- _Görev_
Aşağıdaki ifadelerin verilen metinle uyuşup uyuşmadığını belirtin: (a) Yazar, gazeteyi zora sokmamak düşüncesiyle yazacağı yazıdan vazgeçmiştir. (b) Yayın yasağı, yazının yazıldığı günden bir hafta önce gelmiştir. (c) Yazar, bugünkü yazısını bir fıkra anlatarak geçiştirecektir. Lütfen her ifade için evet ya da hayır yazın ve karar veren sözleri metinden birebir alıntılayın.

- _Verilen metin_
(Aman ha aman, suyu bulandırmayın.)
Bugün bazı saygın(!) sahtekarlarla ilgili bir yazı yazacaktım.
Dün, bu yazacağım sahtekarlıklar için yayın yasağı geldi.
Hem kendimi hem yazdığım gazeteyi zora sokmamak düşüncesi ile sahtekarlıklarla, yolsuzluklarla, hırsızlıklarla, tüyü bitmemiş yetimin hakkını yemelerle, maden kazalarıyla, iş ve işçi güvenliği ile ve “cızlavet” ile yazacağım yazıdan vazgeçtim.
Zaten kimsenin “kişilik hakkını zedelemek” ve “şöhretine leke sürmek” amacında değilim.
Çünkü fıtratıma ters.
Bu arada benim fıtratım, esnaf esnaflığını, polis polisliğini, asker askerliğini, hakim hakimliğini yapsın diyor.
Bugün size bir fıkra anlatmayla yazımı geçiştireceğim.

- _Veri kesiti_
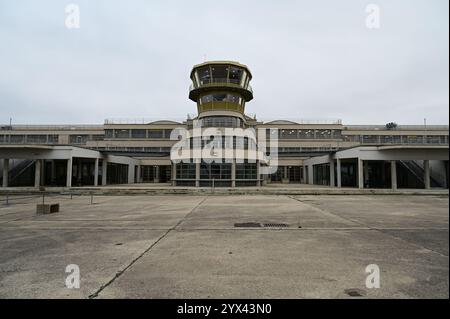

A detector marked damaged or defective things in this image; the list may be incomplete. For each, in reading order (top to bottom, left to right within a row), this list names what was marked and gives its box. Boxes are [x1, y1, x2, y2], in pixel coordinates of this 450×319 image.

crack in concrete [88, 195, 209, 300]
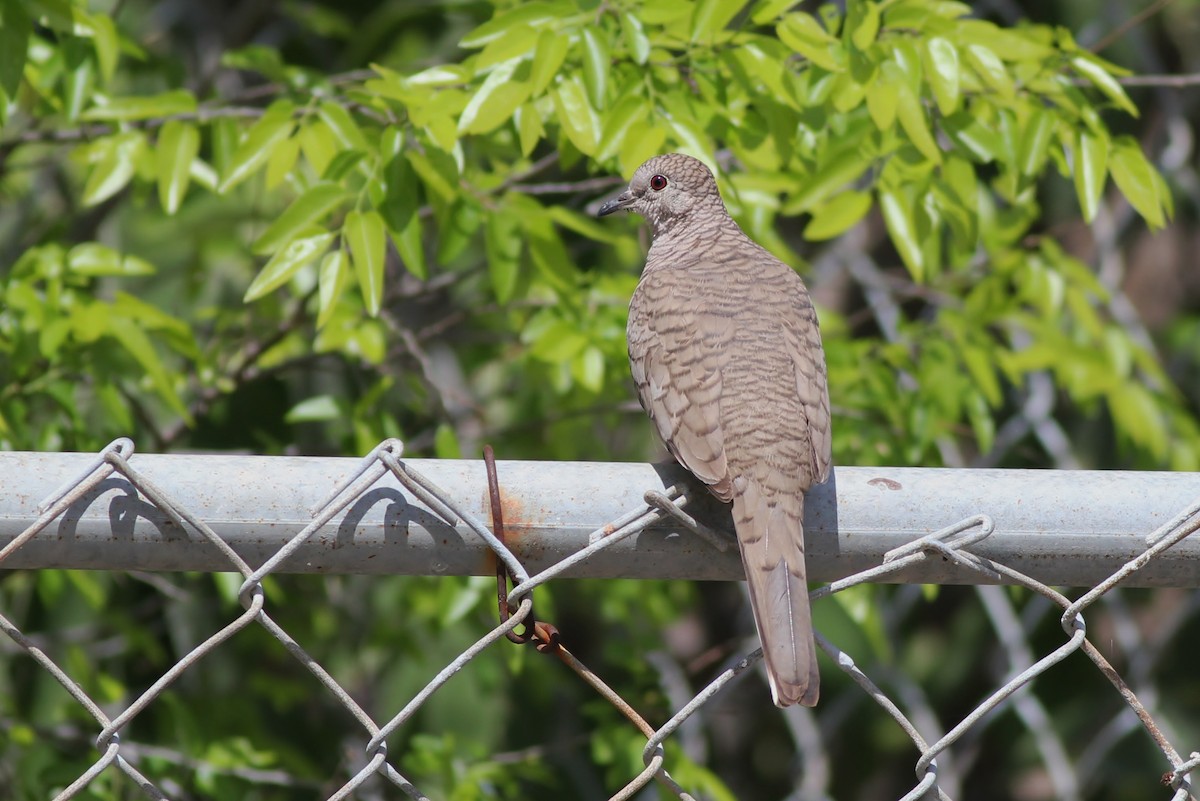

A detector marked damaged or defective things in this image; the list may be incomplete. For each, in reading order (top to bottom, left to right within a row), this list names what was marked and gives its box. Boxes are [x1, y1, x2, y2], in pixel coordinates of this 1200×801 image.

rusty wire [0, 438, 1195, 801]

- _Doğru çıktı_
(a) Evet: "Hem kendimi hem yazdığım gazeteyi zora sokmamak düşüncesi ile" … "yazacağım yazıdan vazgeçtim."
(b) Hayır: "Dün, bu yazacağım sahtekarlıklar için yayın yasağı geldi."
(c) Evet: "Bugün size bir fıkra anlatmayla yazımı geçiştireceğim."